# The Mafioso - Juice Review



## Mr_Puffs (2/4/17)

(Note this juice is not yet released and was given to me as a pre-sample by @Moey_Ismail. also the label is not final)

The Mafioso - Al Capone

Flavour Profile: Cinnamon Sugar Cookie




The nic strength is 0mg. VG/PG is at 80/20 for a nice dense and smooth vape in a dripper. 

The Setup
Mod: Minikin Boost
Atomizer: Goon 24 RDA
Coil: 8 Wrap Swiss Nichrome 80 Fused Clapton at 0.25 ohm. Running at 95 Watts
Wick: Cotton Bacon (Pre Toasted to remove cotton taste)




Review

Initially I wasn't told what the flavour profile was on this juice and after the first hit I could tell that this was a cinnamon sugar cookie flavour as was then later confirmed to me by the creator. So far so good I thought. The juice was given to me freshly made and the above happened at the 2 week steep mark of standing in the closet everyday and occasionally receiving a quick shake to help the process. I am not too fond of a cinnamon vape and at the 2 week steep mark the cinnamon was in my opinion a bit overpowering with the sugar cookie being more of a side note rather than the main meal. I then got a bit of a flu and left it to steep till I finally got better in the last few days leaving the steep time to a total of exactly one month.

→ **WHAT TO WORK ON**
a) Answer these questions from the juice review:
(i) What nicotine strength does the juice have?
(ii) At what resistance and wattage is the coil run?
(iii) What was the juice's total steep time?
b) Continue the juice review past its last sentence.

Saved entries
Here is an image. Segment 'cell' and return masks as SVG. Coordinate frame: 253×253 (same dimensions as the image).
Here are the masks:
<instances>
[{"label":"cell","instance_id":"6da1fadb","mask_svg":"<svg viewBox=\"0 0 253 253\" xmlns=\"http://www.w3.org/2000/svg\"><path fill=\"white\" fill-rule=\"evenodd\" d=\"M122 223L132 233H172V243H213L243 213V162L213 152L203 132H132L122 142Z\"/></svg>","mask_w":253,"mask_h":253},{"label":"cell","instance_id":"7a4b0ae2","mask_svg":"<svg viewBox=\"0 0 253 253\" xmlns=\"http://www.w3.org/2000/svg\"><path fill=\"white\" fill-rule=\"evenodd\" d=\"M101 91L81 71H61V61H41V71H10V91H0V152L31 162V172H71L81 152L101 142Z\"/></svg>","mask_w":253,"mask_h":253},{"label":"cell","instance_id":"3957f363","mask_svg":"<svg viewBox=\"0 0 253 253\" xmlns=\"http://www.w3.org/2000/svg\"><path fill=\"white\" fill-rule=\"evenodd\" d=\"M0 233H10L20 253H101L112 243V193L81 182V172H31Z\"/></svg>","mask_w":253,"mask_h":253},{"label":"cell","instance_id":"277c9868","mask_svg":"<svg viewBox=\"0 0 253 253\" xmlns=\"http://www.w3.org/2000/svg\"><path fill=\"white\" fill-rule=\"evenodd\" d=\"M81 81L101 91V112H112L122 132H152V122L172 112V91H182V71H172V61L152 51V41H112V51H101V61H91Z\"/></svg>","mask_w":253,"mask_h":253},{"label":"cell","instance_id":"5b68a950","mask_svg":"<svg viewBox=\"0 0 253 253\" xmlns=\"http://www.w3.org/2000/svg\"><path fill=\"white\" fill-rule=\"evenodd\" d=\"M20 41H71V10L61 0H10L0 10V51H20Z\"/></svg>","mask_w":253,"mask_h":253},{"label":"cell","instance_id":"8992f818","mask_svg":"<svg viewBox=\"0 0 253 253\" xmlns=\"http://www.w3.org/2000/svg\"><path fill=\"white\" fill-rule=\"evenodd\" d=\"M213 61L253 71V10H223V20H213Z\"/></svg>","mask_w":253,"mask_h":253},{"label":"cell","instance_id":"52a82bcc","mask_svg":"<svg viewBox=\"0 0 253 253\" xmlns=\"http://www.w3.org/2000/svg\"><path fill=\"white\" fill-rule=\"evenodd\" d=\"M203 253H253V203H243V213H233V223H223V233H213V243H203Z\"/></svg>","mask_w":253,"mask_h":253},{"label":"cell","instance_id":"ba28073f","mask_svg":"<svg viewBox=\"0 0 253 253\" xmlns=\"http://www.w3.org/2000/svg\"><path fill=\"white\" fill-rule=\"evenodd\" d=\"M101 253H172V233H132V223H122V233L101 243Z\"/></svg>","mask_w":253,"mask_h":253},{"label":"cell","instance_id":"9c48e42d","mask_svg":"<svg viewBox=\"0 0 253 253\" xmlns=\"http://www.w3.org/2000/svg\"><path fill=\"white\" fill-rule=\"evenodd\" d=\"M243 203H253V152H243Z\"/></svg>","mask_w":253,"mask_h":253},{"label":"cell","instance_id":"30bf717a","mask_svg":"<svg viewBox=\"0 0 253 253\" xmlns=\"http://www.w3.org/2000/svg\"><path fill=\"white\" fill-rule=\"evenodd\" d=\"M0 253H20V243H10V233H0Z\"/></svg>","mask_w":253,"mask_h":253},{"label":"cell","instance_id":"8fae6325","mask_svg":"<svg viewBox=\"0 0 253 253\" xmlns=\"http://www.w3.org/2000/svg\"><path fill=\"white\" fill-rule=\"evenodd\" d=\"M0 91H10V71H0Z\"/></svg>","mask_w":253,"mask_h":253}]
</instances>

→ **ANSWERS BY ITEM**
a)
(i) 0mg
(ii) 0.25 ohm at 95 watts
(iii) Exactly one month

b)
As expected the cinnamon has been toned way down. Almost to the point where it is more of an after taste with the main note being a smooth soft sugar cookie. The thing it reminds me the most of is the base of a Zoo cookie. 




You know these ones right, with the little icing animals on you used to enjoy as a kid and probably still do from time to time.
Now scratch of all the icing and Al Capone juice is what you are left with, with a slight hint of the sugar icing still stuck to the top. This really is a smooth enjoyable vape which goes great with a creamy cup of mocha or tee to accentuate the smooth cookie tones. 

I believe that about 3 and a half weeks of steep time would have been the spot where all the flavours are perfectly balanced, but I enjoy the cookie taste which is standing out the most at the one month mark. In short a very decent cookie vape with great cinnamon tones (which can be very hard to get right) for those who enjoy it. Good job.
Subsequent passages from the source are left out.